§ EXERCISE:
A line belongs in the answer only if it contains the word "That"; copy every such line from the listing below.

§ SUPPLIED MATERIAL:
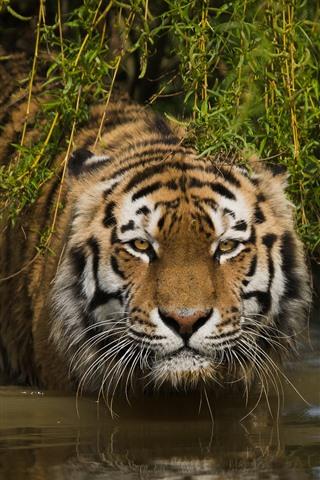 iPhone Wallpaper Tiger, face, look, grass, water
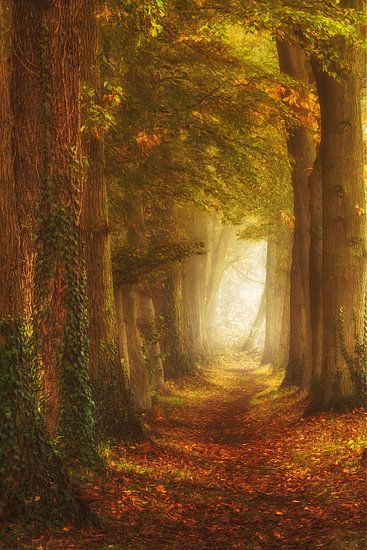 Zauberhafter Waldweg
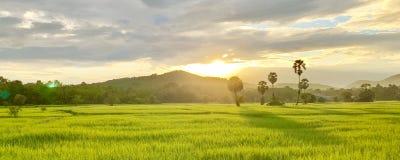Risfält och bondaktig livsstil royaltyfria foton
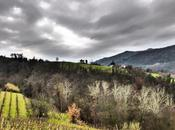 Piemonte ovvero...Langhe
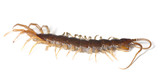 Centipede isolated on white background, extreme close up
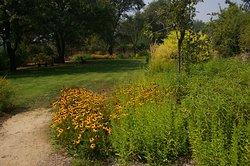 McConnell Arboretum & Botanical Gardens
---
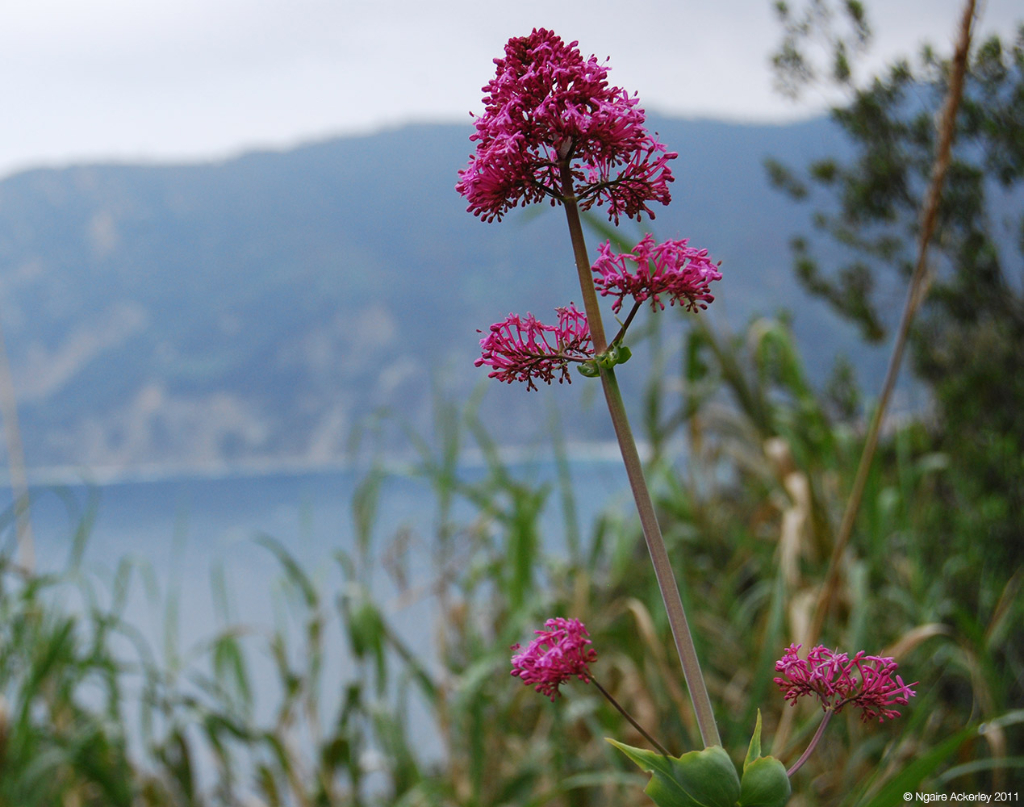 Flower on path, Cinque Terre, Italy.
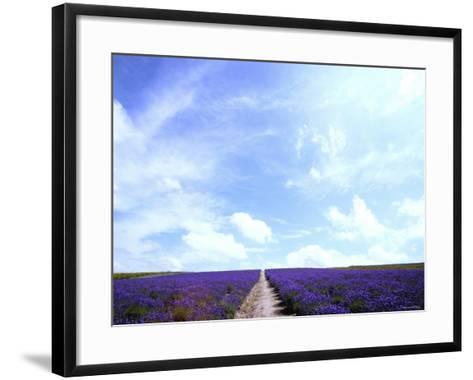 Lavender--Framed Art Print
--
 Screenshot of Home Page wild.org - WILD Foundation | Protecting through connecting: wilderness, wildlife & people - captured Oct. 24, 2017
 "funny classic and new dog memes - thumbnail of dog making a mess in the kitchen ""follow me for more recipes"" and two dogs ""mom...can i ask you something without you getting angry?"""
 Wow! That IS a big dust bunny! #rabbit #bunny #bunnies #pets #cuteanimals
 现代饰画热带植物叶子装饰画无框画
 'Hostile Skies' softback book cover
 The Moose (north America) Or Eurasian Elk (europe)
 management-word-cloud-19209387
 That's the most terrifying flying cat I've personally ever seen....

§ ANSWER AREA:
 Wow! That IS a big dust bunny! #rabbit #bunny #bunnies #pets #cuteanimals
 That's the most terrifying flying cat I've personally ever seen....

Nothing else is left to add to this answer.